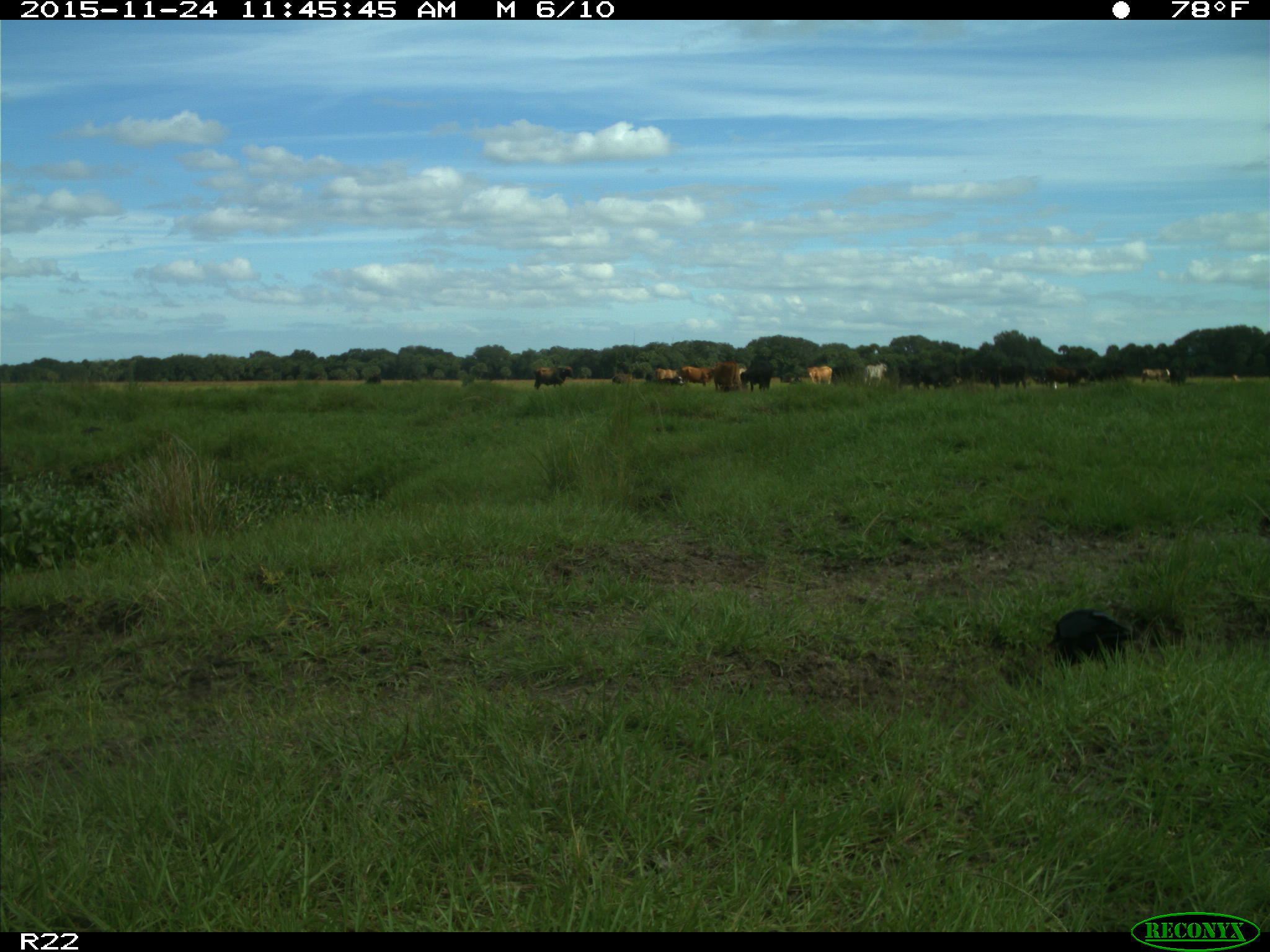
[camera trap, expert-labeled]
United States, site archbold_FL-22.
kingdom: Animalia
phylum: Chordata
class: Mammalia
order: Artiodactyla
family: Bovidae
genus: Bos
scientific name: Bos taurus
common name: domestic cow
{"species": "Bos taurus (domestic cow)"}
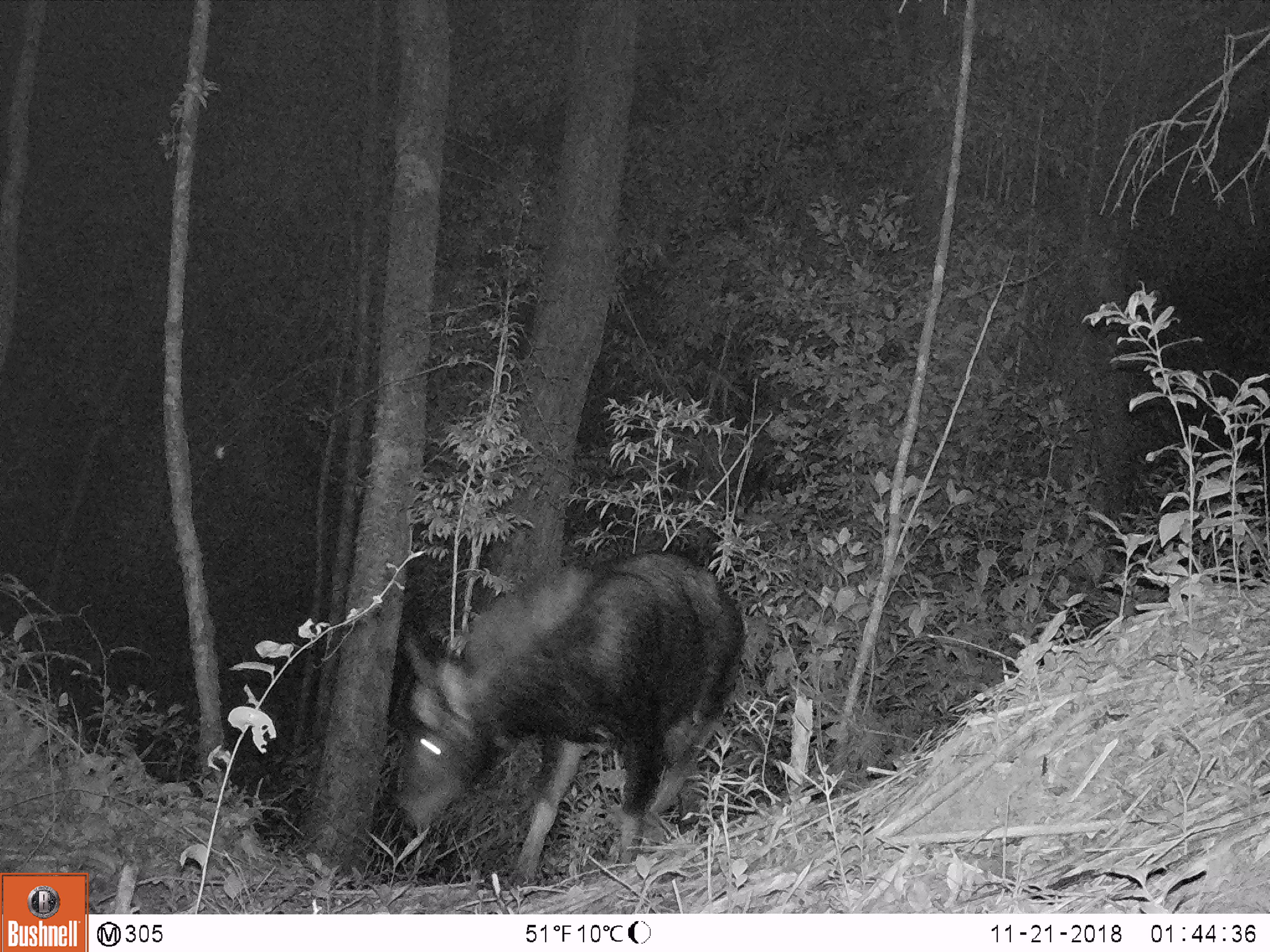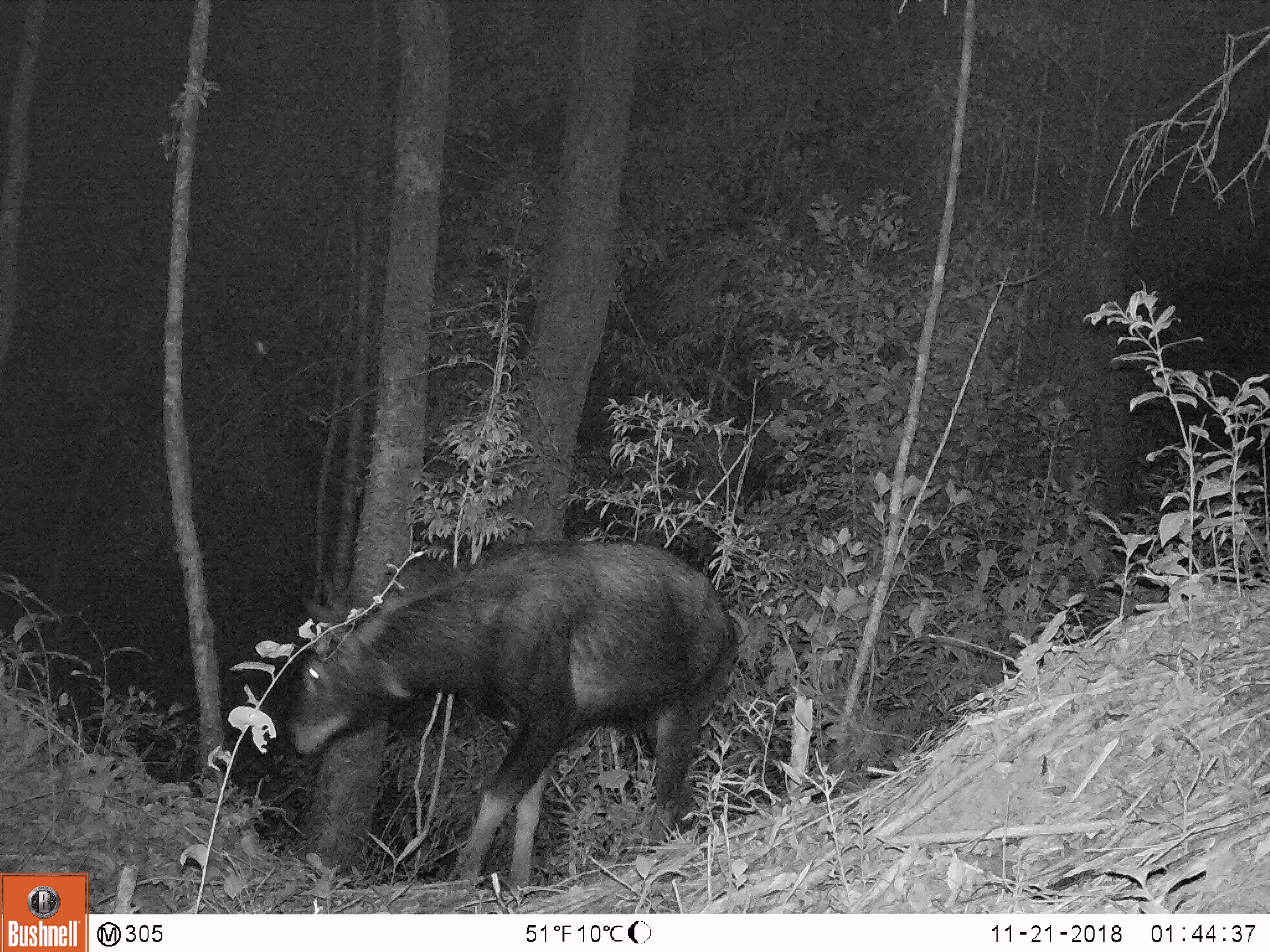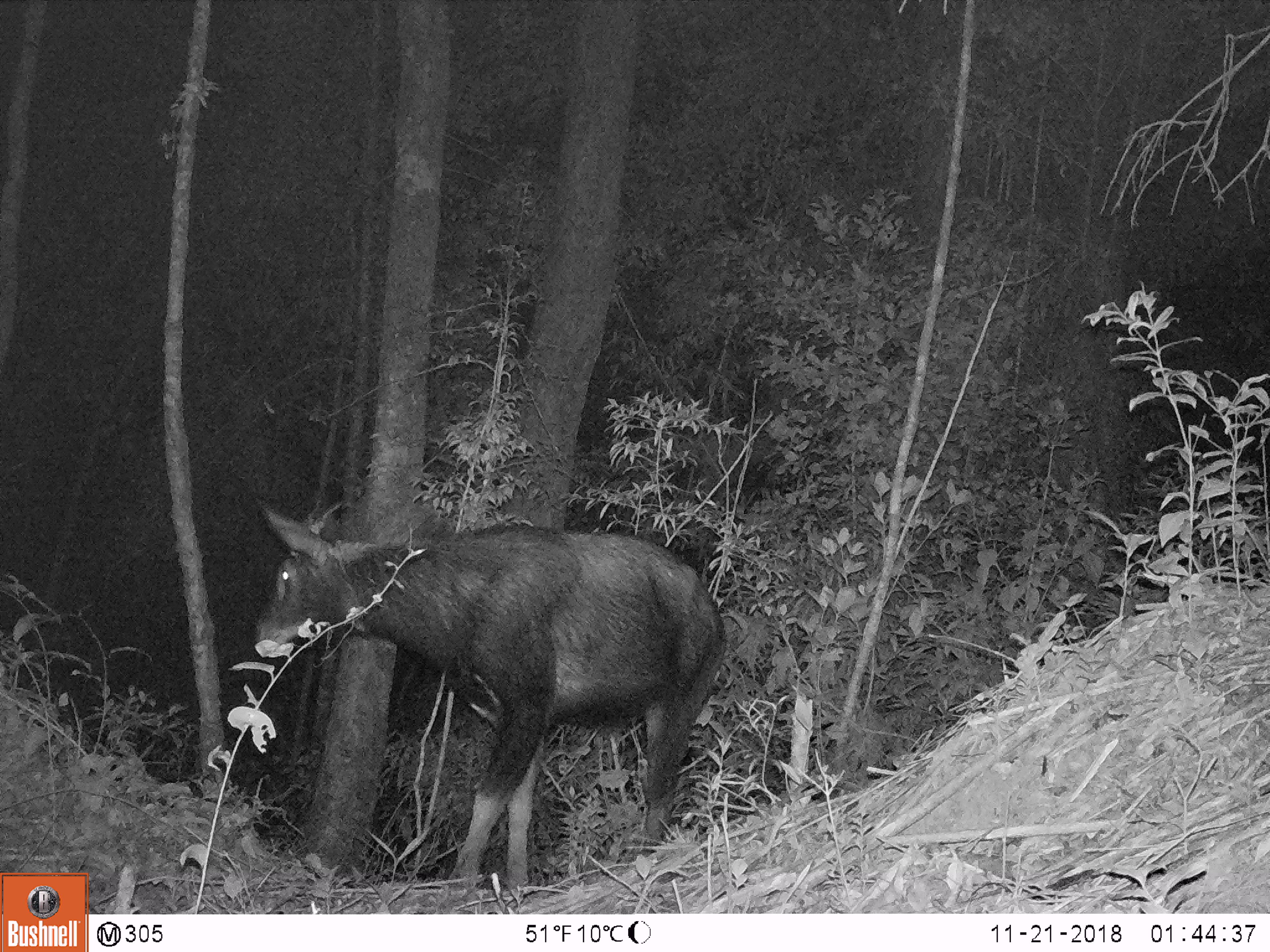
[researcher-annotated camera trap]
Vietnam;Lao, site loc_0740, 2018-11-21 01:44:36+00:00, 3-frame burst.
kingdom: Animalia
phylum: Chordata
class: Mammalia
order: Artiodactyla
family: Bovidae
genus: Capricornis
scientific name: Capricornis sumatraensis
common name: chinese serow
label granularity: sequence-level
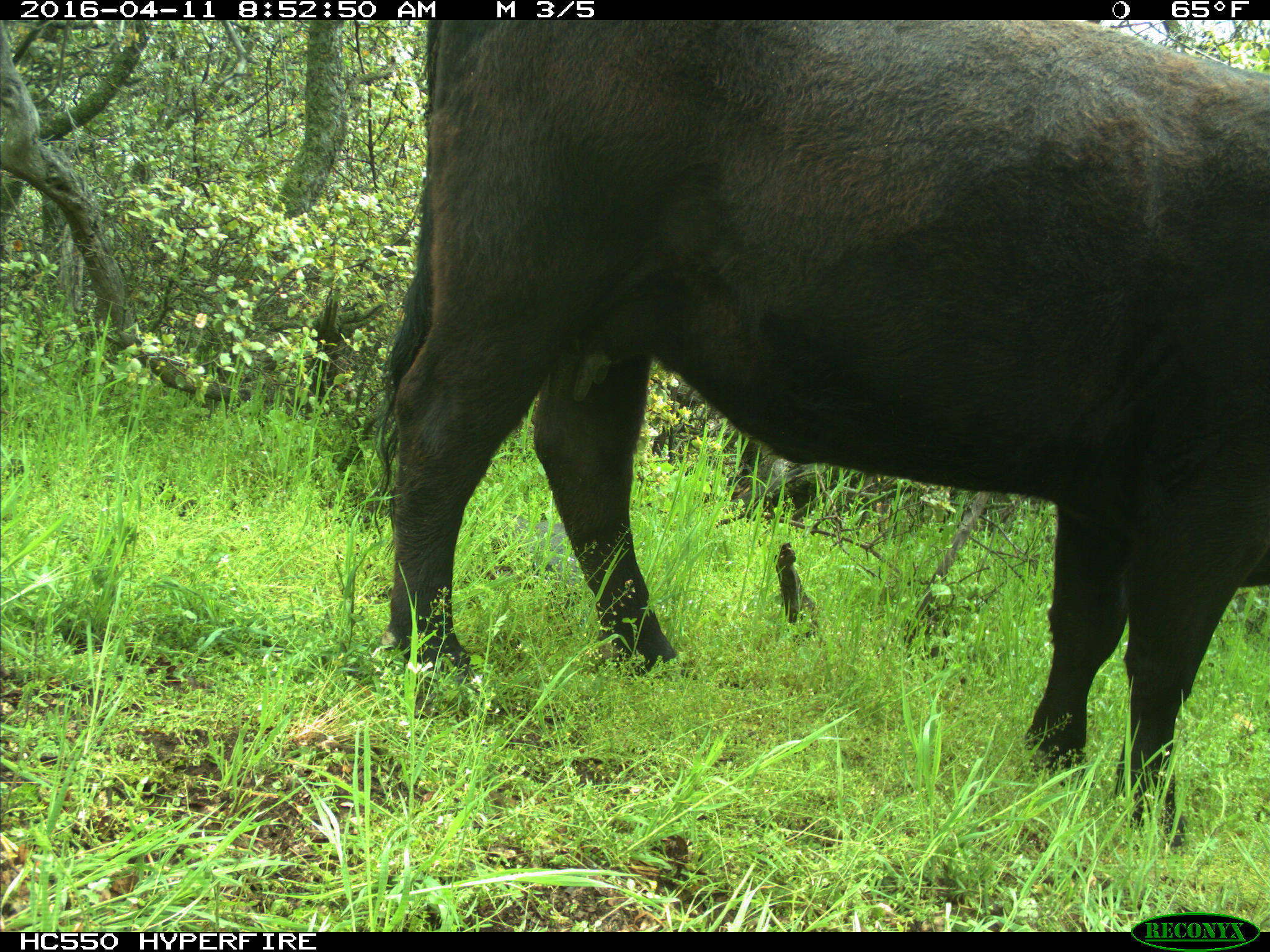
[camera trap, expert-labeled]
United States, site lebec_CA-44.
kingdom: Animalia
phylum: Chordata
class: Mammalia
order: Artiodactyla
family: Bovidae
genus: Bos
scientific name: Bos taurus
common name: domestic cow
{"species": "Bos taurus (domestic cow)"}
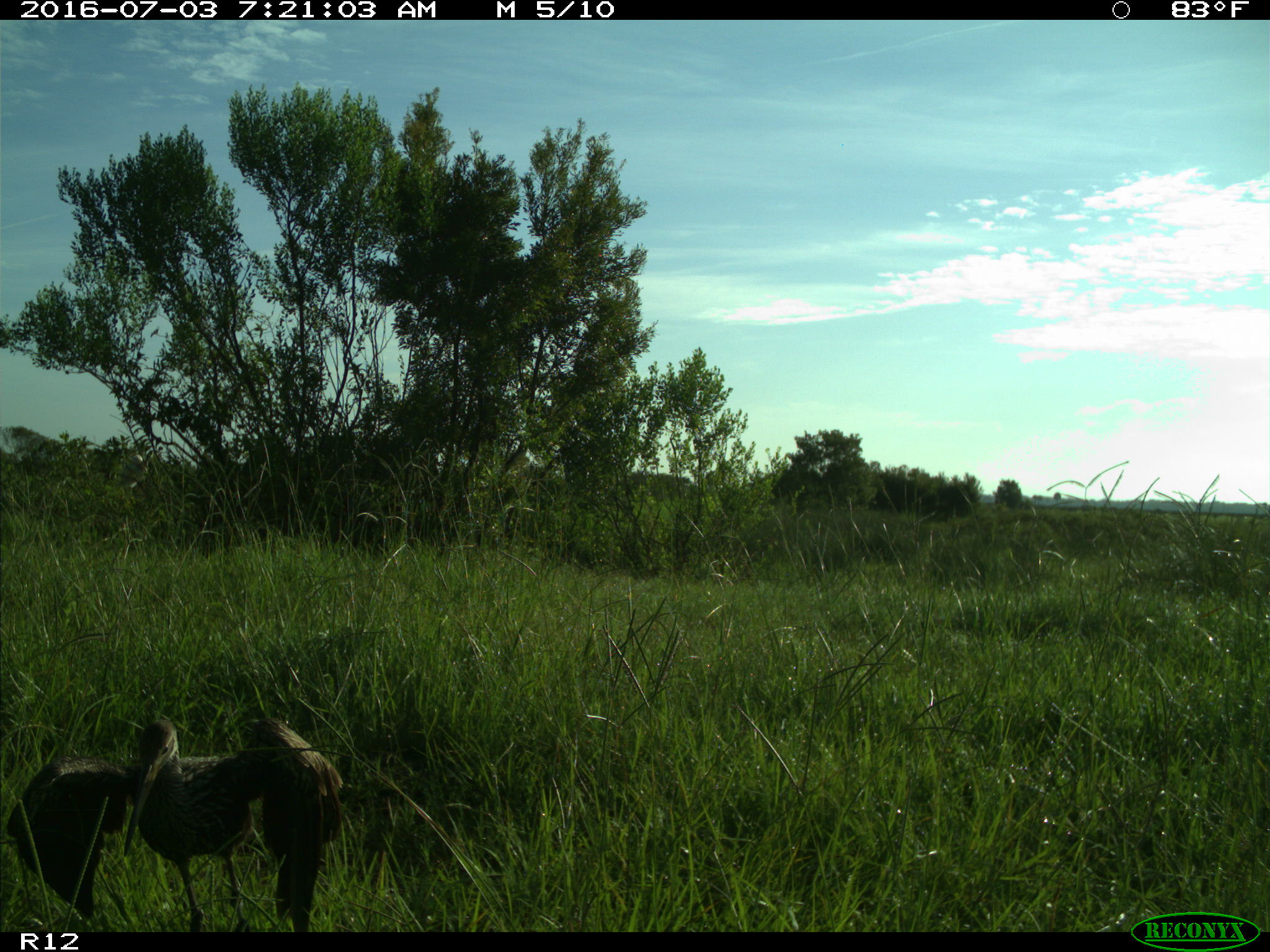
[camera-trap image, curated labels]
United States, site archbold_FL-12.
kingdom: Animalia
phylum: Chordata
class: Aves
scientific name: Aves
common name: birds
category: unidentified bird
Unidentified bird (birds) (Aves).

What you are asked to do:
Repeat all of the records verbatim, leaving out the pictures.

Response for this exercise:
[camera trap, expert-labeled]
United States, site archbold_FL-22.
kingdom: Animalia
phylum: Chordata
class: Mammalia
order: Artiodactyla
family: Bovidae
genus: Bos
scientific name: Bos taurus
common name: domestic cow
{"species": "Bos taurus (domestic cow)"}
[researcher-annotated camera trap]
Vietnam;Lao, site loc_0740, 2018-11-21 01:44:36+00:00, 3-frame burst.
kingdom: Animalia
phylum: Chordata
class: Mammalia
order: Artiodactyla
family: Bovidae
genus: Capricornis
scientific name: Capricornis sumatraensis
common name: chinese serow
label granularity: sequence-level
[camera trap, expert-labeled]
United States, site lebec_CA-44.
kingdom: Animalia
phylum: Chordata
class: Mammalia
order: Artiodactyla
family: Bovidae
genus: Bos
scientific name: Bos taurus
common name: domestic cow
{"species": "Bos taurus (domestic cow)"}
[camera-trap image, curated labels]
United States, site archbold_FL-12.
kingdom: Animalia
phylum: Chordata
class: Aves
scientific name: Aves
common name: birds
category: unidentified bird
Unidentified bird (birds) (Aves).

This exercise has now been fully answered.